Je pense que la seule solution à l’histoire de la flèche est que l’espace n’est pas continu, et qu’à partir d’un moment on ne peut plus diviser la distance par 2.
Non, en fait, c’est les maths qui nous donnent la solution : la somme d’une suite infinie de nombres peut converger vers un nombre fini !
Ca sera démontré des siècles plus tard par les mathématiciens.
Chapeau à Zénon pour s’être posé ce genre de questions dont la réponse était impossible à trouver étant donné l’état des connaissances de l’époque…
Eh oui !
C’est beau ! Je n’y comprends rien sauf au début : quand on coupe le gâteau en deux parts, quatre etc….
L’équation reflète bien le paradoxe de la flèche: on ajoute à chaque fois la moitié de la quantité précédente.
Bien que cette somme soit infinie, le résultat, lui est bien fini.
Plus d’explications sur les séries ici:
https://fr.wikipedia.org/wiki/S%C3%A9rie_(math%C3%A9matiques)
(mais il faut déjà un bon niveau en maths pour suivre!)
(cf. Mendelbrot et sa classification périodique des éléments)
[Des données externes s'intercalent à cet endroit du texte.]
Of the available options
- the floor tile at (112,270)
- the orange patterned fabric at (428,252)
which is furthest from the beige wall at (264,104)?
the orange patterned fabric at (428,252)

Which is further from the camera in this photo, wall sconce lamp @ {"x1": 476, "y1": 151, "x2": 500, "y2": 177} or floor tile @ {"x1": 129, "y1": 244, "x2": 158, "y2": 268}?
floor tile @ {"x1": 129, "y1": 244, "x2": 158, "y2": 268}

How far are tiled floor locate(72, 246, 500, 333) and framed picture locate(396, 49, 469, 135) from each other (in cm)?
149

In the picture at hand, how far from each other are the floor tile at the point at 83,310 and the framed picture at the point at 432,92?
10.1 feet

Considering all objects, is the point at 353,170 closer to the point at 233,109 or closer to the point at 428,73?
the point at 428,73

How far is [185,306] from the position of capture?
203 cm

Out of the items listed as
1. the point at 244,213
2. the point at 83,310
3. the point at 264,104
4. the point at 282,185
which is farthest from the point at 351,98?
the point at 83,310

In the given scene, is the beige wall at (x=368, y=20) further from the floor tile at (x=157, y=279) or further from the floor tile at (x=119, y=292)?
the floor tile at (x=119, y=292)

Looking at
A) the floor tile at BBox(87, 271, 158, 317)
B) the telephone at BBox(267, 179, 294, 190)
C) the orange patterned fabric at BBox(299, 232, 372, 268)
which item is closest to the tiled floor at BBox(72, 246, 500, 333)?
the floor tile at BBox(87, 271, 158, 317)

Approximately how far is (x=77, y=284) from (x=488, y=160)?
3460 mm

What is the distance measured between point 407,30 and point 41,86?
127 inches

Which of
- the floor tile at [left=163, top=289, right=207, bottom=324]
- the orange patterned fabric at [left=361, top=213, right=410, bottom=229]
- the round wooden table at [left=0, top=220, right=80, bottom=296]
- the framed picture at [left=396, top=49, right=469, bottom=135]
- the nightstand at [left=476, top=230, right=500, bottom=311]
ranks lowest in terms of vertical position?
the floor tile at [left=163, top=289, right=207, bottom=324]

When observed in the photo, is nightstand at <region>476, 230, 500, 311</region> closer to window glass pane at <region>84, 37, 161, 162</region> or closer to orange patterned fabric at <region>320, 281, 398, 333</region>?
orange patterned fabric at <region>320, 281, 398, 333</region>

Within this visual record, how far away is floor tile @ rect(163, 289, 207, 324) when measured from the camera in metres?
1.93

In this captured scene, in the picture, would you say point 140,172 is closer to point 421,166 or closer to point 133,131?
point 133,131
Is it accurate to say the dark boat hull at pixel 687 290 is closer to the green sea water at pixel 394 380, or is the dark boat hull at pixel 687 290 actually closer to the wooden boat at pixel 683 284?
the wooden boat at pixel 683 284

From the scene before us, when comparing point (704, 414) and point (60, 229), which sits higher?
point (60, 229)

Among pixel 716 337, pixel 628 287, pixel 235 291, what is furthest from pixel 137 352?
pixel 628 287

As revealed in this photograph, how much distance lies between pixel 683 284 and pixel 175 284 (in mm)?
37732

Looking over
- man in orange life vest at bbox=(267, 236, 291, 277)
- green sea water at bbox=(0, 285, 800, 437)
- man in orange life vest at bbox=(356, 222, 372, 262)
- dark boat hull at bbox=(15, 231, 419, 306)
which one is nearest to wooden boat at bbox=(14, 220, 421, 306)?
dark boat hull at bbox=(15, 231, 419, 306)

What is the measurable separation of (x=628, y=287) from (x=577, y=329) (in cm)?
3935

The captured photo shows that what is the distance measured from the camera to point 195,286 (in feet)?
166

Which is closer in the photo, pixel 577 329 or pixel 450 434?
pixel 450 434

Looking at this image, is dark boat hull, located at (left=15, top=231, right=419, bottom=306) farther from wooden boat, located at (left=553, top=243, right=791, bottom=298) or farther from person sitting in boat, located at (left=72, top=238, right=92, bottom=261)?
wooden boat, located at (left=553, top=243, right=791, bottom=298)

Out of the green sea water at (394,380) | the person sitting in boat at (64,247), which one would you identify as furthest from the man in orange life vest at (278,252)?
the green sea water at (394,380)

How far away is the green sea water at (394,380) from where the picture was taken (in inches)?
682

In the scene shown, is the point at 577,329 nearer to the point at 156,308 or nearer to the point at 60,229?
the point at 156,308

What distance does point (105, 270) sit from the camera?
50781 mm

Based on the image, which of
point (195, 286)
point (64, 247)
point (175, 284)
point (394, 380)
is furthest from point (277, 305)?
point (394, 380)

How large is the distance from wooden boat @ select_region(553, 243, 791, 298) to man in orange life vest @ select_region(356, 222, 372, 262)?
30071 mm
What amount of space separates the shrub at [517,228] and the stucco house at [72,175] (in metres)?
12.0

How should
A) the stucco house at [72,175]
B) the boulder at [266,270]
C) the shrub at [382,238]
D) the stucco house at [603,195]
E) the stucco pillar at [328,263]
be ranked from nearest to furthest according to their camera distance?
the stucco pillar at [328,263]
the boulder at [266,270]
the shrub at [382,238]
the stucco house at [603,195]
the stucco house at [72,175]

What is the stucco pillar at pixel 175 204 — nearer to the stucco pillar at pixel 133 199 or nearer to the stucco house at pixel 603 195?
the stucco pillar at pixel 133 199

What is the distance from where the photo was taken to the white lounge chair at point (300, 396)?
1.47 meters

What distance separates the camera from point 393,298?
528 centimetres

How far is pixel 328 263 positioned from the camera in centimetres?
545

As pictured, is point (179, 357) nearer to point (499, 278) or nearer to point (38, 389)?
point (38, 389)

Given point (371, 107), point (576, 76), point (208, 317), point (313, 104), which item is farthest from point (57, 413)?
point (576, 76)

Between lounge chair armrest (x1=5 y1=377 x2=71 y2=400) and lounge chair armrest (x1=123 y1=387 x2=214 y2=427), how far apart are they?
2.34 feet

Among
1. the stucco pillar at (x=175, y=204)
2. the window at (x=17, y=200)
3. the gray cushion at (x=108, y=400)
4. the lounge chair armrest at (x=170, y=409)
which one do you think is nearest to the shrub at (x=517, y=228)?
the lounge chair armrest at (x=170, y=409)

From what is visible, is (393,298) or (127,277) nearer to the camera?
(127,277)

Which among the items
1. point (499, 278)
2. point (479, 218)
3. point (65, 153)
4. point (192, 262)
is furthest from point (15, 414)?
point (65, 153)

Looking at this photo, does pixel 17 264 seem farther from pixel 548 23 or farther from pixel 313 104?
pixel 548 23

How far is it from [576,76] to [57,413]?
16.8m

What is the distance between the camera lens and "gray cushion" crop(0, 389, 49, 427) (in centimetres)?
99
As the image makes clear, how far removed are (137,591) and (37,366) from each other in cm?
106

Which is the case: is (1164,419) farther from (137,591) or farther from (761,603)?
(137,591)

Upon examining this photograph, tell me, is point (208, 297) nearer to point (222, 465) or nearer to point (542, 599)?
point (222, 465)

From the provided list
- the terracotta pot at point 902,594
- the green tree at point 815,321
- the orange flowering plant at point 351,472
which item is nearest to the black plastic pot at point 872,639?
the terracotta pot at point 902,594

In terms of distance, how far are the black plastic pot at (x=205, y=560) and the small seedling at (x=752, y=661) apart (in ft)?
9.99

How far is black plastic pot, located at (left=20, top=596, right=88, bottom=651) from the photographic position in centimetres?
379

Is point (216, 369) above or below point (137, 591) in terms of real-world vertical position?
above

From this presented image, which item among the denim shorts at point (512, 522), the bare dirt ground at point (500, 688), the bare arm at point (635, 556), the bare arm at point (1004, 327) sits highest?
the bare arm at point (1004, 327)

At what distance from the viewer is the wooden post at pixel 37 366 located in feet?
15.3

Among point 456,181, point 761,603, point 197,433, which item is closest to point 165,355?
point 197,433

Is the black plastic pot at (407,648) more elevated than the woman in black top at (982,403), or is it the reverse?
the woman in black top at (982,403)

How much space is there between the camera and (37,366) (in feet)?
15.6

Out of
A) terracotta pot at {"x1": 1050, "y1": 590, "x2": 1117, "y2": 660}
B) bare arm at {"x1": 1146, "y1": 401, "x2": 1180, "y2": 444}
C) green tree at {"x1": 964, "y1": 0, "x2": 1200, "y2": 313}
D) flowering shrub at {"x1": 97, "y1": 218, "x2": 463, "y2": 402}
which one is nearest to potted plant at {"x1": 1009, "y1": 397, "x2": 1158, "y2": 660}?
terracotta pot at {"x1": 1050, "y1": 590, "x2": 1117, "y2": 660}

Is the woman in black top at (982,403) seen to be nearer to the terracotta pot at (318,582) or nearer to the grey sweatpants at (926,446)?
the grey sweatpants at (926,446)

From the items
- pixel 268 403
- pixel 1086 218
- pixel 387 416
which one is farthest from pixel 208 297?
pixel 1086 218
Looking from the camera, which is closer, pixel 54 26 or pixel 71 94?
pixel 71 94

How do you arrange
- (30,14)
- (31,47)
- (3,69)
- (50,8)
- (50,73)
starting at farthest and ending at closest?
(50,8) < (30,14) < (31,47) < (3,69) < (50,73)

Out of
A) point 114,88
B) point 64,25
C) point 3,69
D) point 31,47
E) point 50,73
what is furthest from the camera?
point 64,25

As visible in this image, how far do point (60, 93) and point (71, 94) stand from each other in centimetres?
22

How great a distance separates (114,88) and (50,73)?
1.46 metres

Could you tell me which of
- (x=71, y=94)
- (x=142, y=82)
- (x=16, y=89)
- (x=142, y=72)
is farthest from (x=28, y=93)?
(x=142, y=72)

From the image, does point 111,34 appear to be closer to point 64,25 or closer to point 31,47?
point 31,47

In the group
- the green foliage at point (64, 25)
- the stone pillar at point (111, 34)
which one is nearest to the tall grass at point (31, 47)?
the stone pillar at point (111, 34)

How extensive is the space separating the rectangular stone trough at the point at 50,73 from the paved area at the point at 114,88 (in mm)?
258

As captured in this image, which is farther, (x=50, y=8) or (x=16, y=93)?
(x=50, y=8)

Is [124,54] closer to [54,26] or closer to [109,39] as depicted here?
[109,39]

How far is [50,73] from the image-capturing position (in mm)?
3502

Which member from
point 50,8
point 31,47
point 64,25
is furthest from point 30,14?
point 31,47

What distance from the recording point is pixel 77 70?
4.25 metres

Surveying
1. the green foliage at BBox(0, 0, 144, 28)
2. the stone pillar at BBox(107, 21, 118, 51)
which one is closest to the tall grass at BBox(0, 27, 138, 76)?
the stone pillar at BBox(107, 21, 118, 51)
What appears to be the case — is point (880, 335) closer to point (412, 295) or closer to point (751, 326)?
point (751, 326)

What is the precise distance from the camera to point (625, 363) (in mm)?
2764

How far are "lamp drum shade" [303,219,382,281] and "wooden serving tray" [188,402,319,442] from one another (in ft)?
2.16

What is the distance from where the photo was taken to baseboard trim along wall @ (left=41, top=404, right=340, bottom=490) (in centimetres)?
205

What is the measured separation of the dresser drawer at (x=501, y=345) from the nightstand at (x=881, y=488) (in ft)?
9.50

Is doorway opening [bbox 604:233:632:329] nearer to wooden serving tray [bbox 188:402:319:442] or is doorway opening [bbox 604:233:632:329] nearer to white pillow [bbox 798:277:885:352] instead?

Ne serait-ce pas Dmitri Mendeleïev plutôt ?
Effectivement !
(ça m’apprendra à avoir lu un article sur les fractales juste avant d’écrire cet article ! 😀 )
> Les Sophistes sont à la philosophie ce que les Ch’tis à Ibiza sont à la télévision: le niveau 0. Cette bande de charlatans font s’arracher les cheveux aux vrais philosophes.
Oui enfin ça c’est ce que dit la propagande de Platon, propagande facilitée par le fait que l’on n’a (quasiment ?) aucune trace écrite des enseignements des sophistes : bref, on n’a qu’un seul point de vue à peine biaisé (celui de Platon), il serait prématuré de tirer des conclusions sur cette seule base.
La lecture du « Traité du zen et de l’entretien des motocyclettes » devrait permettre de réhabiliter les sophistes…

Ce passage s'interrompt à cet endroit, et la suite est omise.